▸ **Exercise directions**
Copy every row below character for character, keeping each line as it stands.

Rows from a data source
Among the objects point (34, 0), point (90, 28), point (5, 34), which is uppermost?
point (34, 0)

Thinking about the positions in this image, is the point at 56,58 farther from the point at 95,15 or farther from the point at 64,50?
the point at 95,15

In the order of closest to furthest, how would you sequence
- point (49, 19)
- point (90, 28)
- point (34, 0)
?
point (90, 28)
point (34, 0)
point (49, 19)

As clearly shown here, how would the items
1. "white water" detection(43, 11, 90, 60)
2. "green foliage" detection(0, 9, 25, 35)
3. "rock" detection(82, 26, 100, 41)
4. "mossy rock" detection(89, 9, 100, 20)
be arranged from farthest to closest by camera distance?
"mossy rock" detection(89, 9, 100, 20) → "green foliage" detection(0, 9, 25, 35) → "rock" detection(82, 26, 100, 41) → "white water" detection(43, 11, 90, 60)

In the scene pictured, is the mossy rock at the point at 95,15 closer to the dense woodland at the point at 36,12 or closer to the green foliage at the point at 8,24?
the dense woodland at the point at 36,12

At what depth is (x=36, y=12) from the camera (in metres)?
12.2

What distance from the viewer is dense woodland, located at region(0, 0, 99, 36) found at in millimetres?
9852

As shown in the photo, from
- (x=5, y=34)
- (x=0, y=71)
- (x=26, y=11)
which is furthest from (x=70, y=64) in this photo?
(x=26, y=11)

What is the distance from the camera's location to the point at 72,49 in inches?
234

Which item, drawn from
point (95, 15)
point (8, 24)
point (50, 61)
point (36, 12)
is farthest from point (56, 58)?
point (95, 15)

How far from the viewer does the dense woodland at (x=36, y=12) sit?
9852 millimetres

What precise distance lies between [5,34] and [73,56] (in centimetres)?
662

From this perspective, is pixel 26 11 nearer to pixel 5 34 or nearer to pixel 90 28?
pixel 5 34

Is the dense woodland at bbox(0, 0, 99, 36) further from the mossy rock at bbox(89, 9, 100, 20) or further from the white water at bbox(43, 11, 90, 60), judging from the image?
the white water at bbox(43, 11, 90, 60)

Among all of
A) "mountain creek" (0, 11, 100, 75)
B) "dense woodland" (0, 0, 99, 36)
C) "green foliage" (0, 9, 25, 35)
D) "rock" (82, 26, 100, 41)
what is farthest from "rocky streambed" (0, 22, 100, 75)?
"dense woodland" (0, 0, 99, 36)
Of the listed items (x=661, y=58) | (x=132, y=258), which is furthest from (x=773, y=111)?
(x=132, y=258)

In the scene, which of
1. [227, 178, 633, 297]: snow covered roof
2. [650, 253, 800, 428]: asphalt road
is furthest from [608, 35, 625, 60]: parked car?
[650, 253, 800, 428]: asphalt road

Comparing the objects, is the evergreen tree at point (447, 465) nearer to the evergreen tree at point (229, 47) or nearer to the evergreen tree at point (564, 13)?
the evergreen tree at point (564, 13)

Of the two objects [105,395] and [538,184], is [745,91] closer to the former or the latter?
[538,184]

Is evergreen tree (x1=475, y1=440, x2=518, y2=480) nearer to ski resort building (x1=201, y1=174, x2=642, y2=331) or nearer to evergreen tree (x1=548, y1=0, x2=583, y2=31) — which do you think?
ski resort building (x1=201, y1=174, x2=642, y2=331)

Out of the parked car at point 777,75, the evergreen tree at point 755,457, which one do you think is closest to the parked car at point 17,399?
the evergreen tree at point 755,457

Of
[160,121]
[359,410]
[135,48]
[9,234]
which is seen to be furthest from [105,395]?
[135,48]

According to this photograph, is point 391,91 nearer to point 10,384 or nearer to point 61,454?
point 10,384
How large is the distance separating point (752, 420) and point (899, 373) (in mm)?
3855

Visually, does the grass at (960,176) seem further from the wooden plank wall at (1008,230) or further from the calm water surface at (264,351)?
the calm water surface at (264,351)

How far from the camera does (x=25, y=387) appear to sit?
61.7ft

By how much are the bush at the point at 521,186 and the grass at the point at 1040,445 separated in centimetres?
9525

▸ **Answer to the task**
Among the objects point (34, 0), point (90, 28), point (5, 34), which is uppermost?
point (34, 0)

Thinking about the positions in this image, is the point at 56,58 farther from the point at 95,15 or farther from the point at 64,50?
the point at 95,15

In the order of closest to furthest, how would you sequence
- point (49, 19)
- point (90, 28)
- point (34, 0)
?
point (90, 28)
point (34, 0)
point (49, 19)

As clearly shown here, how would the items
1. "white water" detection(43, 11, 90, 60)
2. "green foliage" detection(0, 9, 25, 35)
3. "rock" detection(82, 26, 100, 41)
4. "mossy rock" detection(89, 9, 100, 20)
be arranged from farthest to closest by camera distance?
"mossy rock" detection(89, 9, 100, 20) → "green foliage" detection(0, 9, 25, 35) → "rock" detection(82, 26, 100, 41) → "white water" detection(43, 11, 90, 60)

In the scene pictured, is the mossy rock at the point at 95,15 closer to the dense woodland at the point at 36,12 or closer to the green foliage at the point at 8,24?
the dense woodland at the point at 36,12

At what depth is (x=36, y=12) from the camera (in metres)?
12.2

What distance from the viewer is dense woodland, located at region(0, 0, 99, 36) found at in millimetres?
9852

As shown in the photo, from
- (x=5, y=34)
- (x=0, y=71)
- (x=26, y=11)
which is furthest from (x=70, y=64) in this photo?
(x=26, y=11)

What is the distance from the camera's location to the point at 72,49 in inches?
234

Which item, drawn from
point (95, 15)
point (8, 24)
point (50, 61)
point (36, 12)
is farthest from point (56, 58)?
point (95, 15)

How far from the viewer does the dense woodland at (x=36, y=12) sit?
9852 millimetres

What precise distance lies between [5,34] and [73,56] (in centimetres)?
662

From this perspective, is pixel 26 11 nearer to pixel 5 34 or nearer to pixel 90 28?
pixel 5 34

Is the dense woodland at bbox(0, 0, 99, 36) further from the mossy rock at bbox(89, 9, 100, 20) or further from the white water at bbox(43, 11, 90, 60), judging from the image?
the white water at bbox(43, 11, 90, 60)

Among all of
A) "mountain creek" (0, 11, 100, 75)
B) "dense woodland" (0, 0, 99, 36)
C) "green foliage" (0, 9, 25, 35)
D) "rock" (82, 26, 100, 41)
what is farthest from "rocky streambed" (0, 22, 100, 75)?
"dense woodland" (0, 0, 99, 36)
Of the listed items (x=661, y=58) | (x=132, y=258), which is furthest from (x=773, y=111)?
(x=132, y=258)

In the scene, which of
1. [227, 178, 633, 297]: snow covered roof
2. [650, 253, 800, 428]: asphalt road
is furthest from [608, 35, 625, 60]: parked car?
[650, 253, 800, 428]: asphalt road

Comparing the objects, is the evergreen tree at point (447, 465) nearer to the evergreen tree at point (229, 47) or nearer to the evergreen tree at point (564, 13)?
the evergreen tree at point (564, 13)

Of the two objects [105,395] and [538,184], is [745,91] closer to the former or the latter?
[538,184]

Is evergreen tree (x1=475, y1=440, x2=518, y2=480) nearer to ski resort building (x1=201, y1=174, x2=642, y2=331) or nearer to evergreen tree (x1=548, y1=0, x2=583, y2=31) — which do you think?
ski resort building (x1=201, y1=174, x2=642, y2=331)

Out of the parked car at point 777,75, the evergreen tree at point 755,457, which one do you think is closest to the parked car at point 17,399?
the evergreen tree at point 755,457

Of
[160,121]
[359,410]
[135,48]
[9,234]
which is seen to be furthest from [105,395]?
[135,48]

According to this photograph, is point 391,91 nearer to point 10,384 or nearer to point 61,454?
point 10,384
How large is the distance separating point (752, 420) and point (899, 373) (in mm)?
3855

Visually, does the grass at (960,176) seem further from the wooden plank wall at (1008,230) or further from the calm water surface at (264,351)?
the calm water surface at (264,351)

How far from the camera does (x=25, y=387) appear to sit?
61.7ft

By how much are the bush at the point at 521,186 and the grass at the point at 1040,445 separated in centimetres?
9525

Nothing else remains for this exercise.